*SUPPLIED ENTRIES*:
BEGIN

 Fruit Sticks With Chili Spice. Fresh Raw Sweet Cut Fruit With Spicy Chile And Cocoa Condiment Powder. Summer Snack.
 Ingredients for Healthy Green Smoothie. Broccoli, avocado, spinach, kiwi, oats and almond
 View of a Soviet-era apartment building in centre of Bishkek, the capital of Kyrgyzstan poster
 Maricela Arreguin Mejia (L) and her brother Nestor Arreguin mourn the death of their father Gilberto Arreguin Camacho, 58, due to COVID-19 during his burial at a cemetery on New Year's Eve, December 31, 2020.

END
BEGIN

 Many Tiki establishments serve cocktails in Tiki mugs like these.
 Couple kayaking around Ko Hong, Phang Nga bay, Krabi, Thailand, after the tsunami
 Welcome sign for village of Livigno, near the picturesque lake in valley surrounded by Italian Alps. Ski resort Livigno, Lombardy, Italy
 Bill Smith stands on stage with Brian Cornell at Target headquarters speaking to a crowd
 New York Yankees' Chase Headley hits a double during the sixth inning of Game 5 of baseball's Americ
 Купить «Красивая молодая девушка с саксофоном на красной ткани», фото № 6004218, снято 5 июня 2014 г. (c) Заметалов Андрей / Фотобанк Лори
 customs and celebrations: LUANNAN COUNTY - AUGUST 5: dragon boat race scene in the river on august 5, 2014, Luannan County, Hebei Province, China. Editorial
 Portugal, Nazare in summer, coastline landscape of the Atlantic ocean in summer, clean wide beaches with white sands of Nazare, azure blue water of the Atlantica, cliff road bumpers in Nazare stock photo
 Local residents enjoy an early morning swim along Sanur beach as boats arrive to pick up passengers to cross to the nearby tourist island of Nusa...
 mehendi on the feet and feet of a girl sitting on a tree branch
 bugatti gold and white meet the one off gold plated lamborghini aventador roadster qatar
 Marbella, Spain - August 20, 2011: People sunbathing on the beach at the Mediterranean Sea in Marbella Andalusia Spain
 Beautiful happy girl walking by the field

END

*YOUR ASSIGNMENT*: For each line of the data that has the word "girl", report that line.

*SOLUTION TO THIS TASK*:
 mehendi on the feet and feet of a girl sitting on a tree branch
 Beautiful happy girl walking by the field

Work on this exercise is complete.